• **INSTRUCTIONS FOR THE TASK**:
Begin at the top of the following data. Copy each line exactly until you have copied the line containing "United States, site archbold_FL-31.".

• **SUPPLIED RECORDS**:

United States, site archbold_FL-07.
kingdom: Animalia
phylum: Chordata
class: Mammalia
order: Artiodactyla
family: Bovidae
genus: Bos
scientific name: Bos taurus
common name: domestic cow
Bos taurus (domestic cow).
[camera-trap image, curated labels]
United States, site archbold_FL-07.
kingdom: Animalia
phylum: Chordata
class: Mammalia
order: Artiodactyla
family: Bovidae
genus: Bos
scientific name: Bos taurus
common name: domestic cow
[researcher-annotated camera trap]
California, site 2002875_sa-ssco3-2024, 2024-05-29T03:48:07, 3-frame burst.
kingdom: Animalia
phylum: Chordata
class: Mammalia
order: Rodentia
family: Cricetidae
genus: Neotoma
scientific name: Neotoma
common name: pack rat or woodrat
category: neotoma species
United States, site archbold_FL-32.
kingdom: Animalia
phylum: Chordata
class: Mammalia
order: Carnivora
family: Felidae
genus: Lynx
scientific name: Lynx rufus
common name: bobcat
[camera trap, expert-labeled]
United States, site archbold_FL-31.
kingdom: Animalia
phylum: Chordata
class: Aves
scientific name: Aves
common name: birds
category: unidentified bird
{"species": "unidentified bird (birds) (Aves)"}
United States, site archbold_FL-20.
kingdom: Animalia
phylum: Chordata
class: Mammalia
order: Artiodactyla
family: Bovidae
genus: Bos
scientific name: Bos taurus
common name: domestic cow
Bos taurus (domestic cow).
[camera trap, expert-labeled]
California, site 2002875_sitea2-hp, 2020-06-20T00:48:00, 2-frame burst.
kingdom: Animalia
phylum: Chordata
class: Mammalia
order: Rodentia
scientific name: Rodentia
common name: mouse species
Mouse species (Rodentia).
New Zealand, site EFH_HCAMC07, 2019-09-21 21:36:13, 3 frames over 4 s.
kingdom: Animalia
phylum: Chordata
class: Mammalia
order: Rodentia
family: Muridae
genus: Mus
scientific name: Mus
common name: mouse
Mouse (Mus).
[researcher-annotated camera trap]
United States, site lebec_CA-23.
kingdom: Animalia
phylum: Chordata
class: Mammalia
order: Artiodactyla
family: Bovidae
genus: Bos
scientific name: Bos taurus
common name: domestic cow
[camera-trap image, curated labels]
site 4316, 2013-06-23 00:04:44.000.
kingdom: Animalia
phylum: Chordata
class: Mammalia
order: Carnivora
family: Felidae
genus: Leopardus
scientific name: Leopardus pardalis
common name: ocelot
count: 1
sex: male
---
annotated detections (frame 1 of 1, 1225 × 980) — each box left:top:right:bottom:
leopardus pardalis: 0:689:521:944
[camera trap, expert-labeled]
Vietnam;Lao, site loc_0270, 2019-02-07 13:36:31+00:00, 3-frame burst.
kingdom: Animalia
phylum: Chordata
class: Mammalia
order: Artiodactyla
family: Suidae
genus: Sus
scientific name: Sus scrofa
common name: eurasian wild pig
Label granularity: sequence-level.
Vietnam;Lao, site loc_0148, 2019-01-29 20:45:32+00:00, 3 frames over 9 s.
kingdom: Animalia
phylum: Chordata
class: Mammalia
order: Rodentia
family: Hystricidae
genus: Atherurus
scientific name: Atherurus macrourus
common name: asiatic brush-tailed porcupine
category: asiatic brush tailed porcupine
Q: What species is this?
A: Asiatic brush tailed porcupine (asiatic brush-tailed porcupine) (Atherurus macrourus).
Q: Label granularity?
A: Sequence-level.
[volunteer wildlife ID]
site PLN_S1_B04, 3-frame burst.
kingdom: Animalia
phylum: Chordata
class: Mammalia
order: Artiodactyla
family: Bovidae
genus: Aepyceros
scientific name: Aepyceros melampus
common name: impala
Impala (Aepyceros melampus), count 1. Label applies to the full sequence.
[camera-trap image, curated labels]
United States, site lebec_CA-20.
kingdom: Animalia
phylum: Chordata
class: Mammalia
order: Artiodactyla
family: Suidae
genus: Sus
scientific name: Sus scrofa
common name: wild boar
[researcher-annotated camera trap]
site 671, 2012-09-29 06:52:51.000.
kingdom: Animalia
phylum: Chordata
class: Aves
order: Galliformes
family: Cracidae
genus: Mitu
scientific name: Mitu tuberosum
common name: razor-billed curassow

• **ANSWER TO THE PROBLEM**:
United States, site archbold_FL-07.
kingdom: Animalia
phylum: Chordata
class: Mammalia
order: Artiodactyla
family: Bovidae
genus: Bos
scientific name: Bos taurus
common name: domestic cow
Bos taurus (domestic cow).
[camera-trap image, curated labels]
United States, site archbold_FL-07.
kingdom: Animalia
phylum: Chordata
class: Mammalia
order: Artiodactyla
family: Bovidae
genus: Bos
scientific name: Bos taurus
common name: domestic cow
[researcher-annotated camera trap]
California, site 2002875_sa-ssco3-2024, 2024-05-29T03:48:07, 3-frame burst.
kingdom: Animalia
phylum: Chordata
class: Mammalia
order: Rodentia
family: Cricetidae
genus: Neotoma
scientific name: Neotoma
common name: pack rat or woodrat
category: neotoma species
United States, site archbold_FL-32.
kingdom: Animalia
phylum: Chordata
class: Mammalia
order: Carnivora
family: Felidae
genus: Lynx
scientific name: Lynx rufus
common name: bobcat
[camera trap, expert-labeled]
United States, site archbold_FL-31.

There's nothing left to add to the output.